- **REQUIRED WORK**: Give all of the data again exactly as written, omitting every image.

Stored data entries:
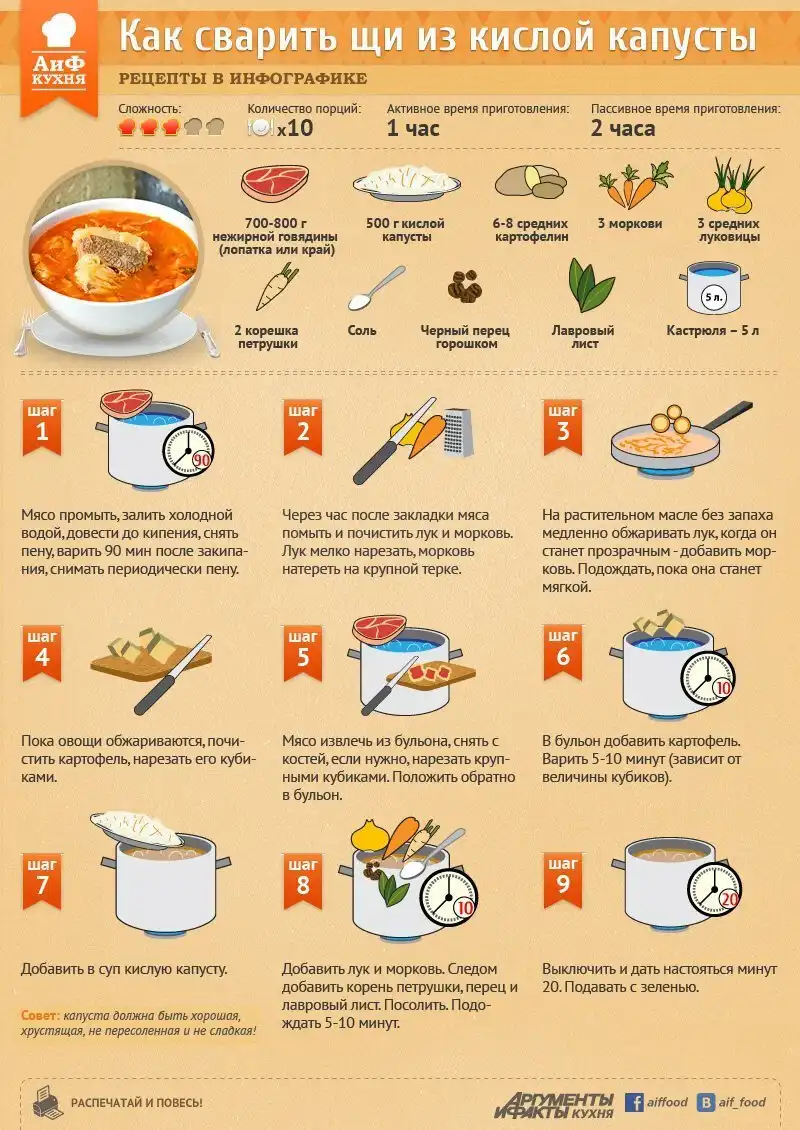 АиФ КУХНЯ

Как сварить щи из кислой капусты

РЕЦЕПТЫ В ИНФОГРАФИКЕ

Сложность:

Количество порций: x10

Активное время приготовления: 1 час

Пассивное время приготовления: 2 часа

700-800 г нежирной говядины (лопатка или край)

500 г кислой капусты

6-8 средних картофелин

3 моркови

3 средних луковицы

2 корешка петрушки

Соль

Черный перец горошком

Лавровый лист

5 л.

Кастрюля – 5 л

шаг 1

90

Мясо промыть, залить холодной водой, довести до кипения, снять пену, варить 90 мин после закипания, снимать периодически пену.

шаг 2

Через час после закладки мяса помыть и почистить лук и морковь. Лук мелко нарезать, морковь натереть на крупной терке.

шаг 3

На растительном масле без запаха медленно обжаривать лук, когда он станет прозрачным - добавить морковь. Подождать, пока она станет мягкой.

шаг 4

Пока овощи обжариваются, почистить картофель, нарезать его кубиками.

шаг 5

Мясо извлечь из бульона, снять с костей, если нужно, нарезать крупными кубиками. Положить обратно в бульон.

шаг 6

10

В бульон добавить картофель. Варить 5-10 минут (зависит от величины кубиков).

шаг 7

Добавить в суп кислую капусту.

Совет: капуста должна быть хорошая, хрустящая, не пересоленная и не сладкая!

шаг 8

10

Добавить лук и морковь. Следом добавить корень петрушки, перец и лавровый лист. Посолить. Подождать 5-10 минут.

шаг 9

20

Выключить и дать настояться минут 20. Подавать с зеленью.

РАСПЕЧАТАЙ И ПОВЕСЬ!

АРГУМЕНТЫ И ФАКТЫ КУХНЯ

aiffood

aif_food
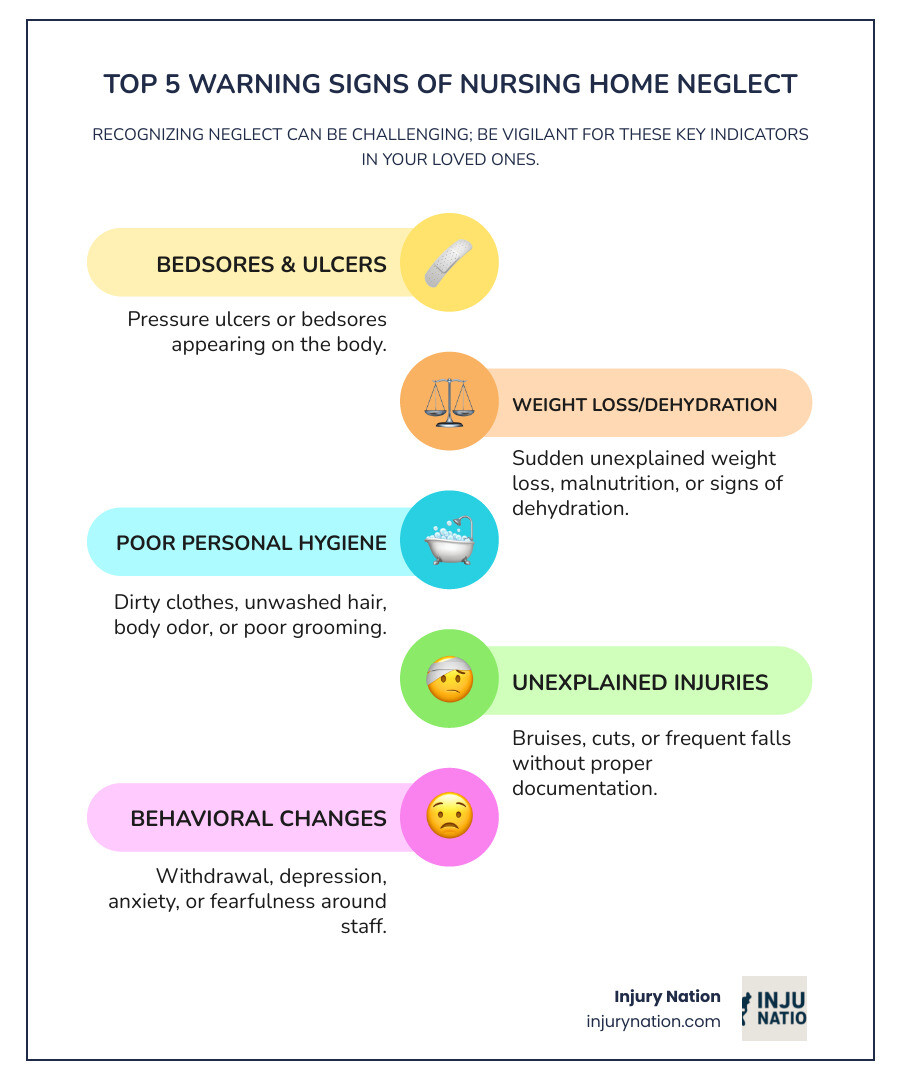 TOP 5 WARNING SIGNS OF NURSING HOME NEGLECT

RECOGNIZING NEGLECT CAN BE CHALLENGING; BE VIGILANT FOR THESE KEY INDICATORS IN YOUR LOVED ONES.

BEDSORES & ULCERS

Pressure ulcers or bedsores appearing on the body.

WEIGHT LOSS/DEHYDRATION

Sudden unexplained weight loss, malnutrition, or signs of dehydration.

POOR PERSONAL HYGIENE

Dirty clothes, unwashed hair, body odor, or poor grooming.

UNEXPLAINED INJURIES

Bruises, cuts, or frequent falls without proper documentation.

BEHAVIORAL CHANGES

Withdrawal, depression, anxiety, or fearfulness around staff.

Injury Nation
injurynation.com

INJU
NATIO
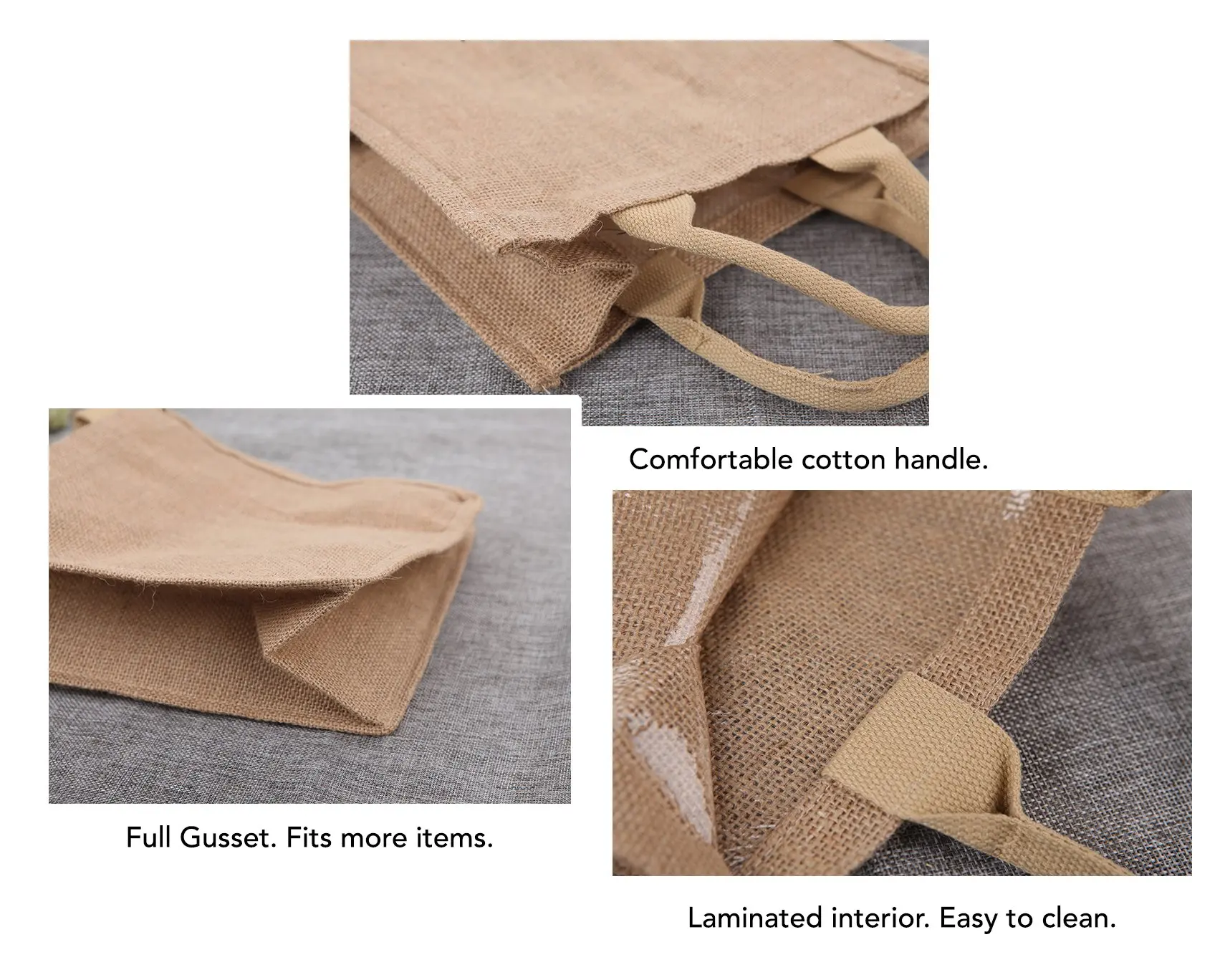 Comfortable cotton handle.

Full Gusset. Fits more items.

Laminated interior. Easy to clean.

- **RESULT OF THIS TASK**:
 АиФ КУХНЯ

Как сварить щи из кислой капусты

РЕЦЕПТЫ В ИНФОГРАФИКЕ

Сложность:

Количество порций: x10

Активное время приготовления: 1 час

Пассивное время приготовления: 2 часа

700-800 г нежирной говядины (лопатка или край)

500 г кислой капусты

6-8 средних картофелин

3 моркови

3 средних луковицы

2 корешка петрушки

Соль

Черный перец горошком

Лавровый лист

5 л.

Кастрюля – 5 л

шаг 1

90

Мясо промыть, залить холодной водой, довести до кипения, снять пену, варить 90 мин после закипания, снимать периодически пену.

шаг 2

Через час после закладки мяса помыть и почистить лук и морковь. Лук мелко нарезать, морковь натереть на крупной терке.

шаг 3

На растительном масле без запаха медленно обжаривать лук, когда он станет прозрачным - добавить морковь. Подождать, пока она станет мягкой.

шаг 4

Пока овощи обжариваются, почистить картофель, нарезать его кубиками.

шаг 5

Мясо извлечь из бульона, снять с костей, если нужно, нарезать крупными кубиками. Положить обратно в бульон.

шаг 6

10

В бульон добавить картофель. Варить 5-10 минут (зависит от величины кубиков).

шаг 7

Добавить в суп кислую капусту.

Совет: капуста должна быть хорошая, хрустящая, не пересоленная и не сладкая!

шаг 8

10

Добавить лук и морковь. Следом добавить корень петрушки, перец и лавровый лист. Посолить. Подождать 5-10 минут.

шаг 9

20

Выключить и дать настояться минут 20. Подавать с зеленью.

РАСПЕЧАТАЙ И ПОВЕСЬ!

АРГУМЕНТЫ И ФАКТЫ КУХНЯ

aiffood

aif_food
 TOP 5 WARNING SIGNS OF NURSING HOME NEGLECT

RECOGNIZING NEGLECT CAN BE CHALLENGING; BE VIGILANT FOR THESE KEY INDICATORS IN YOUR LOVED ONES.

BEDSORES & ULCERS

Pressure ulcers or bedsores appearing on the body.

WEIGHT LOSS/DEHYDRATION

Sudden unexplained weight loss, malnutrition, or signs of dehydration.

POOR PERSONAL HYGIENE

Dirty clothes, unwashed hair, body odor, or poor grooming.

UNEXPLAINED INJURIES

Bruises, cuts, or frequent falls without proper documentation.

BEHAVIORAL CHANGES

Withdrawal, depression, anxiety, or fearfulness around staff.

Injury Nation
injurynation.com

INJU
NATIO
 Comfortable cotton handle.

Full Gusset. Fits more items.

Laminated interior. Easy to clean.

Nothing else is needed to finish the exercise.